Un instante todo era blanco. Blanco hasta que se perdía la vista. Tan blanco que creyó que ya no veía. Fue necesario recargarse contra un muro para no marearse por el resplandor de la blancura que parecía centellar incluso bajo el velo de la noche -como si aquello fuera siquiera posible-, hasta que sus ojos, aún adormilados, se cerraron.

De sus labios brotó un suspiro pesado, lastimero y discontinuo, que dio forma a una vaharada espesa, una que se fundió con la noche… Había dejado el dōjō atrás con cautela felina, de modo que estaba segura de que sus amigos aún seguían dormidos. Y probablemente ninguno de ellos notaría su ausencia; desaparecida como por ensalmo.

Siempre se había considerado una muchacha fuerte, de modo que no comprendía cómo su mente había podido perturbarse con tanta facilidad y con algo tan escueto, tan lacónico, como lo es un sueño. Pero es que… no había nada de simple en ello:

Había sido su padre, no ella, quien tuvo que ver de primera mano las atrocidades del Bakumatsu. Su padre, quien durante años había luchado bajo el lema de una espada protectora de vida, había sido enviado a combate como miembro del escuadrón regional con el objetivo de sofocar una sublevación, para ya nunca regresar. Nunca más había vuelto a oír su voz, sus enseñanzas… Amaba a su padre y jamás creyó tener que perderlo así. Ingenua pretensión de la juventud la de creerse al resguardo de la historia…
Ella no lo había presenciado, por supuesto que no, y aun así, aquella pesadilla regresaba a su mente como un bucle de reminiscencias. Había sido sólo un sueño, pero se había sentido tan real: el olor y la espesura de la sangre aún pendían de su memoria como si pudiese percibirlos también con sus sentidos.

De pronto, un sonido externo la arrancó de su mente.
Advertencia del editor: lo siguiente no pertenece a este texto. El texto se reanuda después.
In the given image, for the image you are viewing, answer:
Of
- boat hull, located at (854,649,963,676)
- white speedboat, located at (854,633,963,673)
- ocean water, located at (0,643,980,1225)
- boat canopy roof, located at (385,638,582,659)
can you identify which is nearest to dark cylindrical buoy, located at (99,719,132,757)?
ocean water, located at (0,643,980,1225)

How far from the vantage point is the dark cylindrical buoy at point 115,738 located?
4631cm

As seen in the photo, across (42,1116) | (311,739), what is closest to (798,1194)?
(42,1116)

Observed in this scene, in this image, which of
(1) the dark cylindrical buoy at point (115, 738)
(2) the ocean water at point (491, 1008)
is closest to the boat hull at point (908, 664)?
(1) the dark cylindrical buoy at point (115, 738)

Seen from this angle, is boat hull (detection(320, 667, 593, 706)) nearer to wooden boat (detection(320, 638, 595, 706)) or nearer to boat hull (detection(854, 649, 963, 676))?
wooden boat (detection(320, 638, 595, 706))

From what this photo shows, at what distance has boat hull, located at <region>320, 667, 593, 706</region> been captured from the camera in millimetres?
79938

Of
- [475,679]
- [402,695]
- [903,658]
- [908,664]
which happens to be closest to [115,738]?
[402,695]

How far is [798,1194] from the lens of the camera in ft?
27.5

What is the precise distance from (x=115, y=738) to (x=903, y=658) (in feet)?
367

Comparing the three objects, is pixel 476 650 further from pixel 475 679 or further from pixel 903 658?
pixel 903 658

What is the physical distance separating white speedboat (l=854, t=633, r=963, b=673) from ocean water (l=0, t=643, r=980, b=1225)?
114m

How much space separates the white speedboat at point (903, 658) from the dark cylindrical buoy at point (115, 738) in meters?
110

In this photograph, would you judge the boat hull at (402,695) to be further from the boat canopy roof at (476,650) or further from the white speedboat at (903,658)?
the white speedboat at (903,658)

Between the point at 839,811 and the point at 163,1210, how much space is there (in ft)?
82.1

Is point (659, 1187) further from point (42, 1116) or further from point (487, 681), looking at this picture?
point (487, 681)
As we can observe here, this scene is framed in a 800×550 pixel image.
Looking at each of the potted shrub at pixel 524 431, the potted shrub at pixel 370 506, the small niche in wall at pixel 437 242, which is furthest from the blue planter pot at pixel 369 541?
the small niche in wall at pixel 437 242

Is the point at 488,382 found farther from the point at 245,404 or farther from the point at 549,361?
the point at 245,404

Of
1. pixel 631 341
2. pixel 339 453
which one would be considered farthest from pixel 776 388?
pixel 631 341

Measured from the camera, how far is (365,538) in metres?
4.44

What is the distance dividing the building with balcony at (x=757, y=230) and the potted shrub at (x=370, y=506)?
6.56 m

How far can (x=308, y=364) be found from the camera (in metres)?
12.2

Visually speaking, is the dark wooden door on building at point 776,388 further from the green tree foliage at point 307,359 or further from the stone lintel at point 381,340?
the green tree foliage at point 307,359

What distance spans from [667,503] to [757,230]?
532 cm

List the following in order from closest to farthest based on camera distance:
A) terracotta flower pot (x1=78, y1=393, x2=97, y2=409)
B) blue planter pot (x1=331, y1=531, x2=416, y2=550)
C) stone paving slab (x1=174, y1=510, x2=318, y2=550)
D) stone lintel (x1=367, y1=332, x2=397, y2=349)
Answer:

Y fue entonces cuando sus ojos volvieron a abrirse al mundo y lo siguiente que vio fue rojo. Ese rojo penetrante e intimidante. Un rojo que consiguió corromper la blancura con un manchón grande e insolente. Sus pies la condujeron hacia ese rastro como por inercia, pero tuvo que detenerse entonces, incapaz de seguir avanzando. El vaho de su respiración se materializó ante la escena una vez más; y pronto, el manchón, grande y solitario, se vio acompañado por pequeñas gotas carmín; era como si el contraste de colores le devolviera el sentido de orientación, pero como si le molestara de todos modos la corrupción de esa pulcritud. Se llevó las manos a los labios, espantada al reconocer el 'tesoro' al cual aquel mapa sanguinario la había conducido: allí, boca arriba sobre la nieve, yacía el cuerpo de un hombre que no supo reconocer. El corte transversal de una espada se alojaba en su pecho y se extendía más allá, deformando su rostro con la mueca de dolor que le había traído la muerte.

El estallido no muy lejano de un cañón mokuhou logró sobresaltarla, haciéndola retroceder hasta caer sentada en el colchón de nieve que lo recubría todo.

¿Qué está pasando...? —Consiguió articular con una voz que delataba su asombro. Tenía que volver pronto al dōjō. ¿En qué había estado pensando al salir sin su bokken? Claramente no había pensado en hallar un escenario como tal a mitad de la madrugada.